Good Symbols – You are informed of your partner’s faults and are able to allow some imperfections.

You help and encourage each other’s special interests and personality.

You take the time to listen and understand the other’s point judgment.

Warning Symbols -You criticize one another in front of others.

Your significant other will not supply you space to indulge in your interests and wants to spend every minute of the day with you.

You are constantly struggling to live up to your partner’s standards or the person you think your other half wants you to be.

You can’t let off and/or put out of your mind each other’s errors.

Be conscious and objective about your relationship. If you can’t look after it, then it may be time to leave. If it’s tough, then building upon mutual love, respect, and communication will only create it stronger.

About the Author:
 

Author: Johnnie S Laney

The more conflict there is in your marriage, the less love and intimacy you begin to feel. Continuing conflict obviously can lead to divorce. So it is worthwhile to learn to deal with conflict in a healthy manner. You can take classes and read books and watch videos to help you reduce the conflict and the pain it causes to your marriage.

Learning to manage conflict in a healthy rather than negative way is time well invested in your marriage. However, what if you could stop conflict before it ever reared its ugly head? What if you could reduce conflict at the source, before it creates more damage to your marriage?

There is a way to minimize fighting and stop it at its source. This strategy is a secret that no one talks about even though it is staring us right in the face. The way to stop marital conflict before it starts is to PLAY more with your spouse!

Play is the fun secret that can kill conflict before it begins. Conflict and play go hand in hand. The more play in your marriage, the less conflict. Kinda obvious, right? In the beginning you played a lot with your mate. You went to movies, had lots of sex, went dancing. You engaged in all kinds of fun activities. There was lots more play than fighting in the beginning.

Source: Wikipedia

Source: Wikipedia

But then time passes and we get married. We have jobs and responsibilities and burdens and kids. Over time the play can begin to disappear from our marriage.
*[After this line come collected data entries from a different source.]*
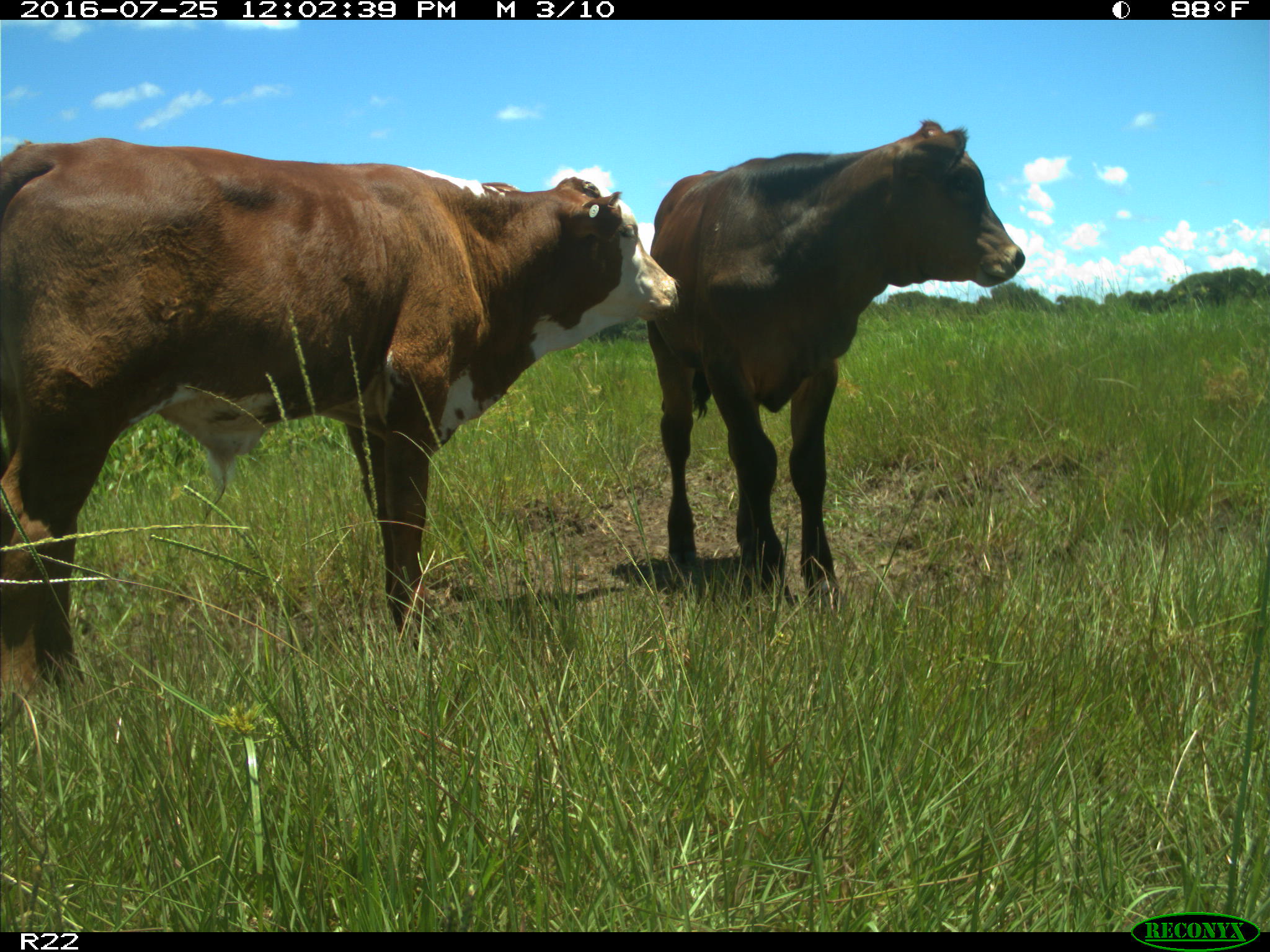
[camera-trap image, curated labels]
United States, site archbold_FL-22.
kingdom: Animalia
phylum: Chordata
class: Mammalia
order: Artiodactyla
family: Bovidae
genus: Bos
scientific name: Bos taurus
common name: domestic cow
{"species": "Bos taurus (domestic cow)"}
And then the fighting and conflict will begin to increase.

So to stop fighting at the source start to play with your spouse more on purpose. Have one date night per week where you do something together you both enjoy. Find a few other times during the week to have spontaneous sex, fun or play with your mate. Add play back in with your spouse and observe what happens.

Increasing the play in your marriage will reduce the conflict. It may be difficult at first, if you’ve gotten out of the habit with each other, but it is fun to change that habit. So spend a little time planning to play and see for yourself how much conflict begins to diminish between you using this little secret.

You can discover more marriage advice in a book about Marriage Advice To Save Your Marriage. Johnnie S Laney teaches courses on relationship intelligence. You can get a free course on 7 Vital Relationship Insights here at Marriage Help And Advice.